Activity: With nothing added and nothing dropped, write out all of the entries below.
:: Excerpted data
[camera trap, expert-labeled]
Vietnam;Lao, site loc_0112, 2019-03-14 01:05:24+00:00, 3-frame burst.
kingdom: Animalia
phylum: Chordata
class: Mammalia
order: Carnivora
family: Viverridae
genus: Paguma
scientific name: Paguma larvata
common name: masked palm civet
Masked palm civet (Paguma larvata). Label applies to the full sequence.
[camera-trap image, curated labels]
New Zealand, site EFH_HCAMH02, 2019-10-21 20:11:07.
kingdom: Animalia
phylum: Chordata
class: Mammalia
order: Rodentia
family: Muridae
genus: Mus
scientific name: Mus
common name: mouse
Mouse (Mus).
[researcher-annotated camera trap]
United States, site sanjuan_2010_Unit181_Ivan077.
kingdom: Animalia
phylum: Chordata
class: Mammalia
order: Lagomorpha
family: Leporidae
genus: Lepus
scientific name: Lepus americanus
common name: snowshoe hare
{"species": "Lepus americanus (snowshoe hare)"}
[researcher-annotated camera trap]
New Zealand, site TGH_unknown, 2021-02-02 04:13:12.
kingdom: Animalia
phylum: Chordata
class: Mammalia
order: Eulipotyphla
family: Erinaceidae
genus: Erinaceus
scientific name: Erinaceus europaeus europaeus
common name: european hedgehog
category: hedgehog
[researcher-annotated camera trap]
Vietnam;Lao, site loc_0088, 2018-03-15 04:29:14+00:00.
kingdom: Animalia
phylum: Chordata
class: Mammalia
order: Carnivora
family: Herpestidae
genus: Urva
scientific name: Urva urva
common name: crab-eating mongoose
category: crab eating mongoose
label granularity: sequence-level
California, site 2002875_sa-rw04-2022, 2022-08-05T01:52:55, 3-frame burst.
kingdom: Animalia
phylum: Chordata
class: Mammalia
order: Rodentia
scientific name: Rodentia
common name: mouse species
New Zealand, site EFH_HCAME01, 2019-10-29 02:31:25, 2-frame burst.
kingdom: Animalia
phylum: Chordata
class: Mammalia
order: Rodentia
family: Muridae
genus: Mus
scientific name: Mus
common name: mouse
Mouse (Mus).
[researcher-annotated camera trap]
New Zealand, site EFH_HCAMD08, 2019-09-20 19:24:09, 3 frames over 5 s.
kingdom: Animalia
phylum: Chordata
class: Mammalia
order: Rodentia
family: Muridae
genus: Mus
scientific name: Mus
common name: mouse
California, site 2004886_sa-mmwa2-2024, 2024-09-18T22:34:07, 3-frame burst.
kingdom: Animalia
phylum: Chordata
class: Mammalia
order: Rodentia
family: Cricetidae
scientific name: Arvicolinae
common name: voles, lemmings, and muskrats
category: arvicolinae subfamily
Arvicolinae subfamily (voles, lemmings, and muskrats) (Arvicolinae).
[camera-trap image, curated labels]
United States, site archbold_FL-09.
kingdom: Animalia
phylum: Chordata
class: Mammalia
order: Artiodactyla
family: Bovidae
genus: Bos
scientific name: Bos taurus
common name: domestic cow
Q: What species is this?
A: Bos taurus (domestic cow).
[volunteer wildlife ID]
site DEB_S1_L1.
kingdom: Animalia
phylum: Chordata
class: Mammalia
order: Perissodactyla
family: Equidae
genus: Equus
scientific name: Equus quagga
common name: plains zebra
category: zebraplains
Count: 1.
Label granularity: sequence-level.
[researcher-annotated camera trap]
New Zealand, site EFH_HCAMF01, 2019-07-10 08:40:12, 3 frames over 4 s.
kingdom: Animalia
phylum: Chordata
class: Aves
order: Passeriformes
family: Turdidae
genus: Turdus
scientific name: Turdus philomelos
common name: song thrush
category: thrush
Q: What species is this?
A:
::::
Result:
[camera trap, expert-labeled]
Vietnam;Lao, site loc_0112, 2019-03-14 01:05:24+00:00, 3-frame burst.
kingdom: Animalia
phylum: Chordata
class: Mammalia
order: Carnivora
family: Viverridae
genus: Paguma
scientific name: Paguma larvata
common name: masked palm civet
Masked palm civet (Paguma larvata). Label applies to the full sequence.
[camera-trap image, curated labels]
New Zealand, site EFH_HCAMH02, 2019-10-21 20:11:07.
kingdom: Animalia
phylum: Chordata
class: Mammalia
order: Rodentia
family: Muridae
genus: Mus
scientific name: Mus
common name: mouse
Mouse (Mus).
[researcher-annotated camera trap]
United States, site sanjuan_2010_Unit181_Ivan077.
kingdom: Animalia
phylum: Chordata
class: Mammalia
order: Lagomorpha
family: Leporidae
genus: Lepus
scientific name: Lepus americanus
common name: snowshoe hare
{"species": "Lepus americanus (snowshoe hare)"}
[researcher-annotated camera trap]
New Zealand, site TGH_unknown, 2021-02-02 04:13:12.
kingdom: Animalia
phylum: Chordata
class: Mammalia
order: Eulipotyphla
family: Erinaceidae
genus: Erinaceus
scientific name: Erinaceus europaeus europaeus
common name: european hedgehog
category: hedgehog
[researcher-annotated camera trap]
Vietnam;Lao, site loc_0088, 2018-03-15 04:29:14+00:00.
kingdom: Animalia
phylum: Chordata
class: Mammalia
order: Carnivora
family: Herpestidae
genus: Urva
scientific name: Urva urva
common name: crab-eating mongoose
category: crab eating mongoose
label granularity: sequence-level
California, site 2002875_sa-rw04-2022, 2022-08-05T01:52:55, 3-frame burst.
kingdom: Animalia
phylum: Chordata
class: Mammalia
order: Rodentia
scientific name: Rodentia
common name: mouse species
New Zealand, site EFH_HCAME01, 2019-10-29 02:31:25, 2-frame burst.
kingdom: Animalia
phylum: Chordata
class: Mammalia
order: Rodentia
family: Muridae
genus: Mus
scientific name: Mus
common name: mouse
Mouse (Mus).
[researcher-annotated camera trap]
New Zealand, site EFH_HCAMD08, 2019-09-20 19:24:09, 3 frames over 5 s.
kingdom: Animalia
phylum: Chordata
class: Mammalia
order: Rodentia
family: Muridae
genus: Mus
scientific name: Mus
common name: mouse
California, site 2004886_sa-mmwa2-2024, 2024-09-18T22:34:07, 3-frame burst.
kingdom: Animalia
phylum: Chordata
class: Mammalia
order: Rodentia
family: Cricetidae
scientific name: Arvicolinae
common name: voles, lemmings, and muskrats
category: arvicolinae subfamily
Arvicolinae subfamily (voles, lemmings, and muskrats) (Arvicolinae).
[camera-trap image, curated labels]
United States, site archbold_FL-09.
kingdom: Animalia
phylum: Chordata
class: Mammalia
order: Artiodactyla
family: Bovidae
genus: Bos
scientific name: Bos taurus
common name: domestic cow
Q: What species is this?
A: Bos taurus (domestic cow).
[volunteer wildlife ID]
site DEB_S1_L1.
kingdom: Animalia
phylum: Chordata
class: Mammalia
order: Perissodactyla
family: Equidae
genus: Equus
scientific name: Equus quagga
common name: plains zebra
category: zebraplains
Count: 1.
Label granularity: sequence-level.
[researcher-annotated camera trap]
New Zealand, site EFH_HCAMF01, 2019-07-10 08:40:12, 3 frames over 4 s.
kingdom: Animalia
phylum: Chordata
class: Aves
order: Passeriformes
family: Turdidae
genus: Turdus
scientific name: Turdus philomelos
common name: song thrush
category: thrush
Q: What species is this?
A:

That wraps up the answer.